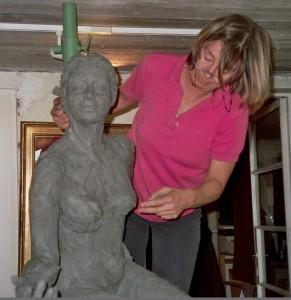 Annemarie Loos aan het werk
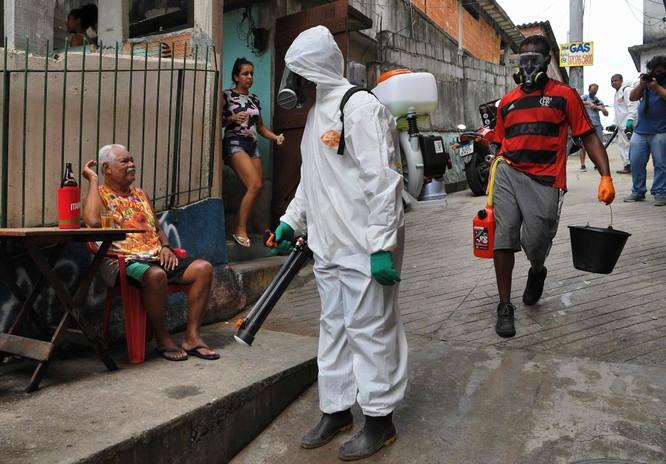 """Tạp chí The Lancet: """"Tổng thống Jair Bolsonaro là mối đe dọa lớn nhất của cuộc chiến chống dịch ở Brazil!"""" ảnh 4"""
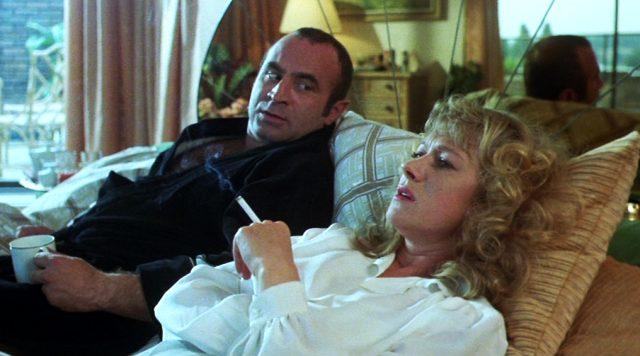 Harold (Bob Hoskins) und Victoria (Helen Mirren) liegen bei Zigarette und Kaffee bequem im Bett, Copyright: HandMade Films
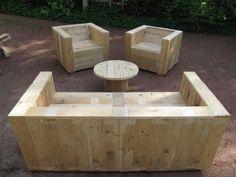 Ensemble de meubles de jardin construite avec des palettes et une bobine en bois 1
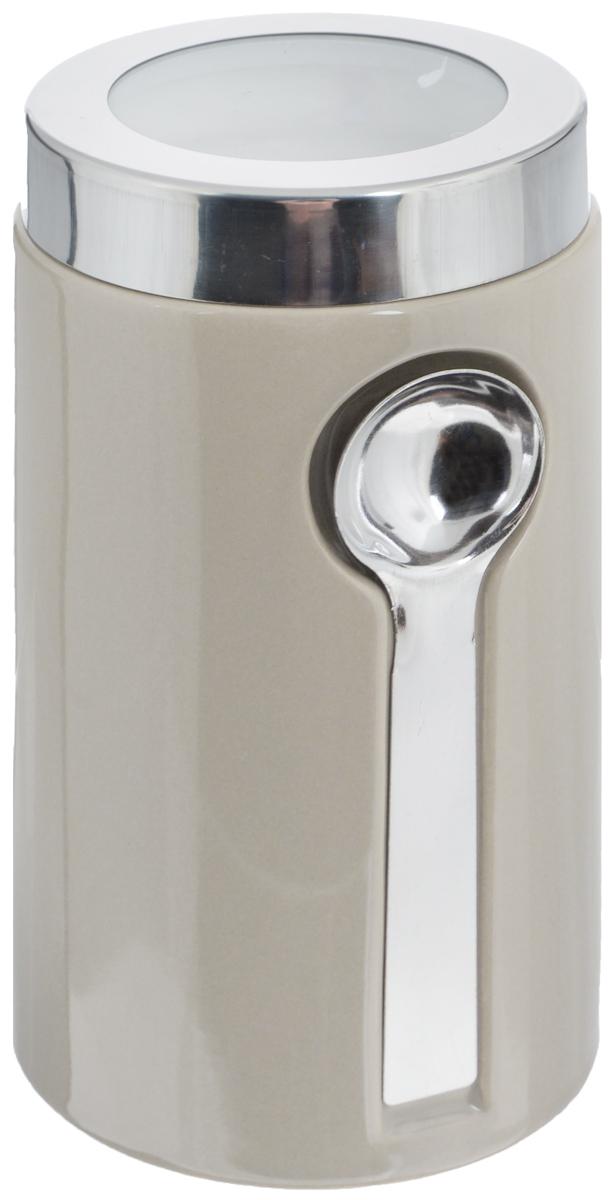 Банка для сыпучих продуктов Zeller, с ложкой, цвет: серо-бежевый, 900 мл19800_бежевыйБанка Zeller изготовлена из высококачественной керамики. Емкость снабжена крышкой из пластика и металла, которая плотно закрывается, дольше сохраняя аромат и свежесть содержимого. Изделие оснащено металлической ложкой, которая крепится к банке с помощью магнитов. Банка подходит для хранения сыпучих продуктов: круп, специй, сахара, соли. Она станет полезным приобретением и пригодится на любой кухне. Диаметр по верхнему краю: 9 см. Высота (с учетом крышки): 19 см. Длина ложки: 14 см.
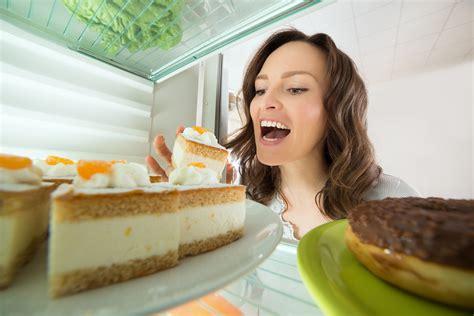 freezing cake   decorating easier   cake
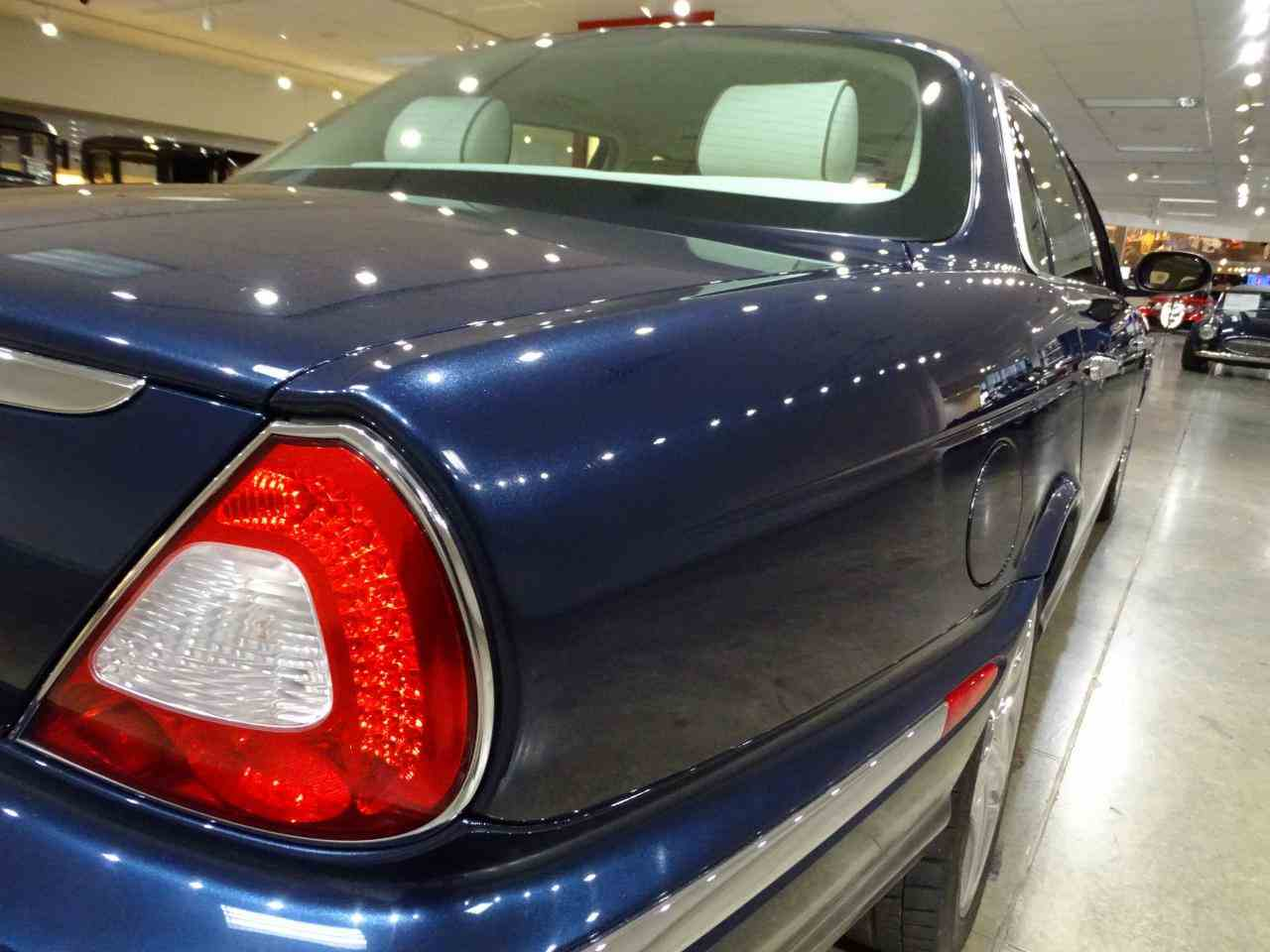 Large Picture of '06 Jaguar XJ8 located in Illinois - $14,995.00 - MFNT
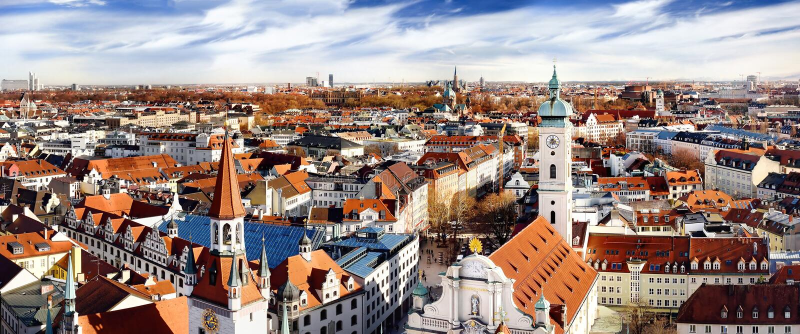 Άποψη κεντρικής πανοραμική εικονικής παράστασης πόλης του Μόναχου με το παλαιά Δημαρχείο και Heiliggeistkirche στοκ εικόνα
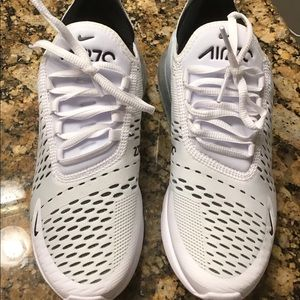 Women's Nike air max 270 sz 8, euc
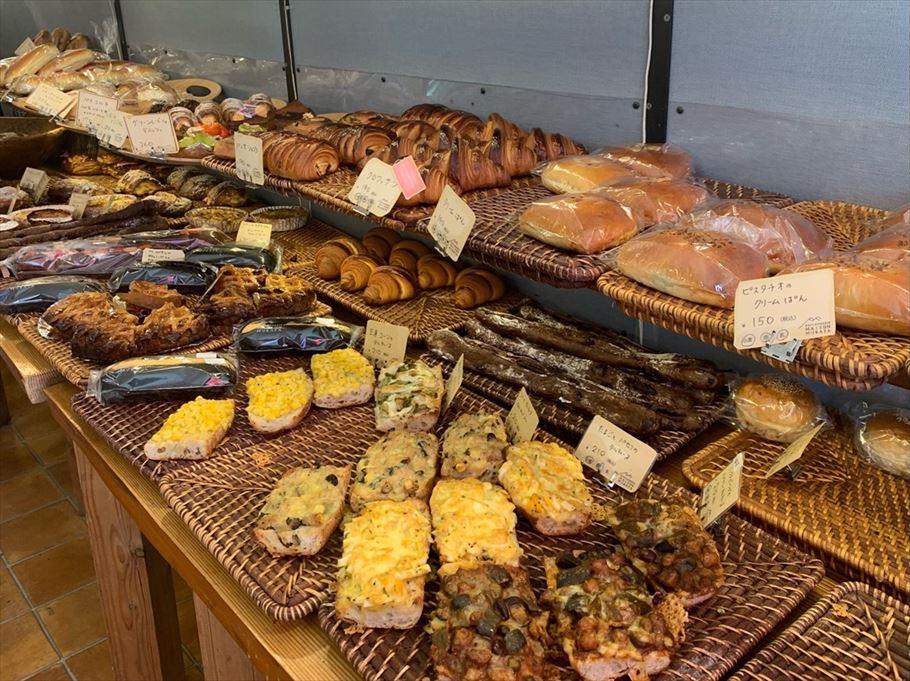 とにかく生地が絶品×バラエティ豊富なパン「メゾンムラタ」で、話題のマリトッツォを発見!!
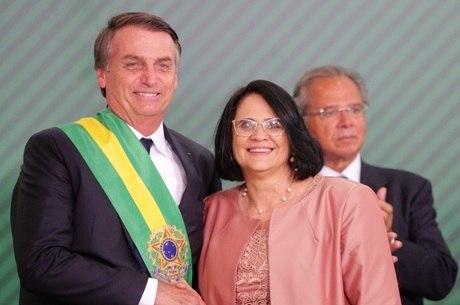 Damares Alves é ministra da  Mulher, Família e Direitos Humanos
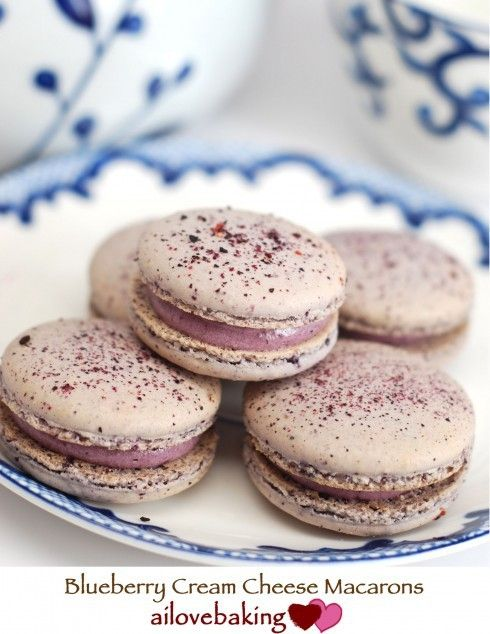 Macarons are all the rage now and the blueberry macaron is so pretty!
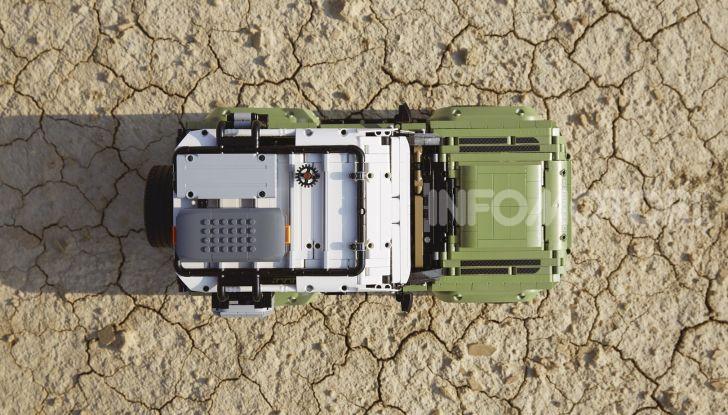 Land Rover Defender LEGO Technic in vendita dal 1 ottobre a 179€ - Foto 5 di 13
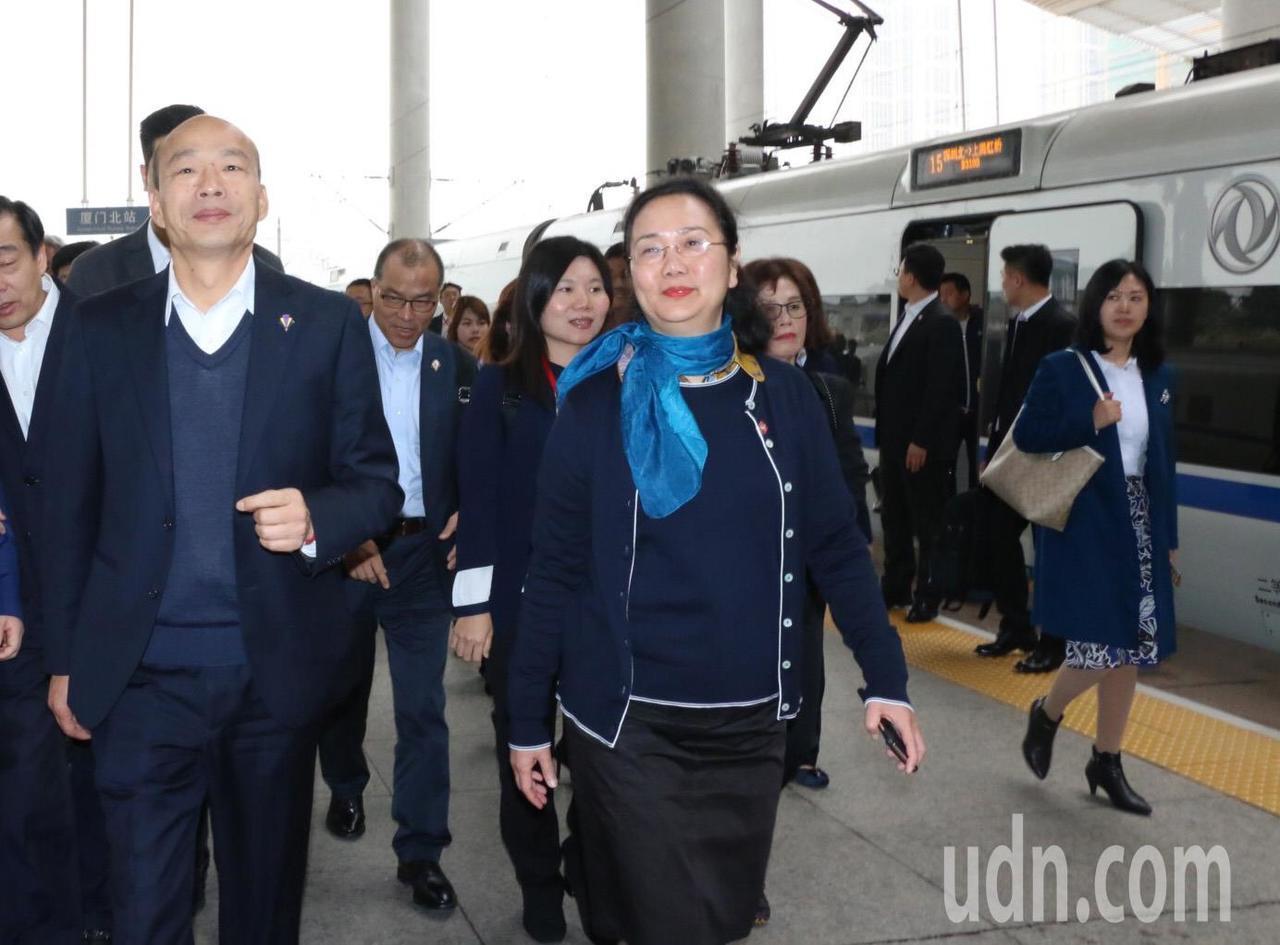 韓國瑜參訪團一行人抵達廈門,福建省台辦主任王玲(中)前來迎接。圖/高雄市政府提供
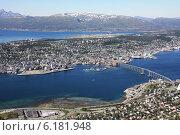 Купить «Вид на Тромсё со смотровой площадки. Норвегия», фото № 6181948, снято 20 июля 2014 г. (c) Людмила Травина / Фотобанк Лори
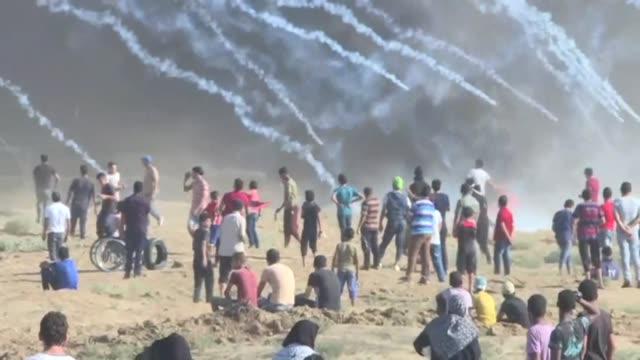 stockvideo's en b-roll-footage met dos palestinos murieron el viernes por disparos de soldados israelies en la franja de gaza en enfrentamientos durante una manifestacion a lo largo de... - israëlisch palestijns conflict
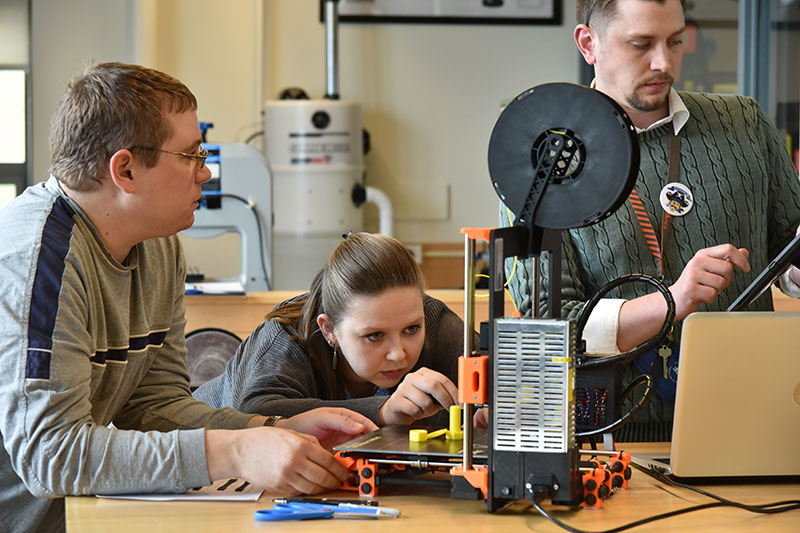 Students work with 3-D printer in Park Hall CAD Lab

━━━━━━━━━━

Transcribe the records above exactly, without images.

● Exercise output:
 Annemarie Loos aan het werk
 """Tạp chí The Lancet: """"Tổng thống Jair Bolsonaro là mối đe dọa lớn nhất của cuộc chiến chống dịch ở Brazil!"""" ảnh 4"""
 Harold (Bob Hoskins) und Victoria (Helen Mirren) liegen bei Zigarette und Kaffee bequem im Bett, Copyright: HandMade Films
 Ensemble de meubles de jardin construite avec des palettes et une bobine en bois 1
 Банка для сыпучих продуктов Zeller, с ложкой, цвет: серо-бежевый, 900 мл19800_бежевыйБанка Zeller изготовлена из высококачественной керамики. Емкость снабжена крышкой из пластика и металла, которая плотно закрывается, дольше сохраняя аромат и свежесть содержимого. Изделие оснащено металлической ложкой, которая крепится к банке с помощью магнитов. Банка подходит для хранения сыпучих продуктов: круп, специй, сахара, соли. Она станет полезным приобретением и пригодится на любой кухне. Диаметр по верхнему краю: 9 см. Высота (с учетом крышки): 19 см. Длина ложки: 14 см.
 freezing cake   decorating easier   cake
 Large Picture of '06 Jaguar XJ8 located in Illinois - $14,995.00 - MFNT
 Άποψη κεντρικής πανοραμική εικονικής παράστασης πόλης του Μόναχου με το παλαιά Δημαρχείο και Heiliggeistkirche στοκ εικόνα
 Women's Nike air max 270 sz 8, euc
 とにかく生地が絶品×バラエティ豊富なパン「メゾンムラタ」で、話題のマリトッツォを発見!!
 Damares Alves é ministra da  Mulher, Família e Direitos Humanos
 Macarons are all the rage now and the blueberry macaron is so pretty!
 Land Rover Defender LEGO Technic in vendita dal 1 ottobre a 179€ - Foto 5 di 13
 韓國瑜參訪團一行人抵達廈門,福建省台辦主任王玲(中)前來迎接。圖/高雄市政府提供
 Купить «Вид на Тромсё со смотровой площадки. Норвегия», фото № 6181948, снято 20 июля 2014 г. (c) Людмила Травина / Фотобанк Лори
 stockvideo's en b-roll-footage met dos palestinos murieron el viernes por disparos de soldados israelies en la franja de gaza en enfrentamientos durante una manifestacion a lo largo de... - israëlisch palestijns conflict
 Students work with 3-D printer in Park Hall CAD Lab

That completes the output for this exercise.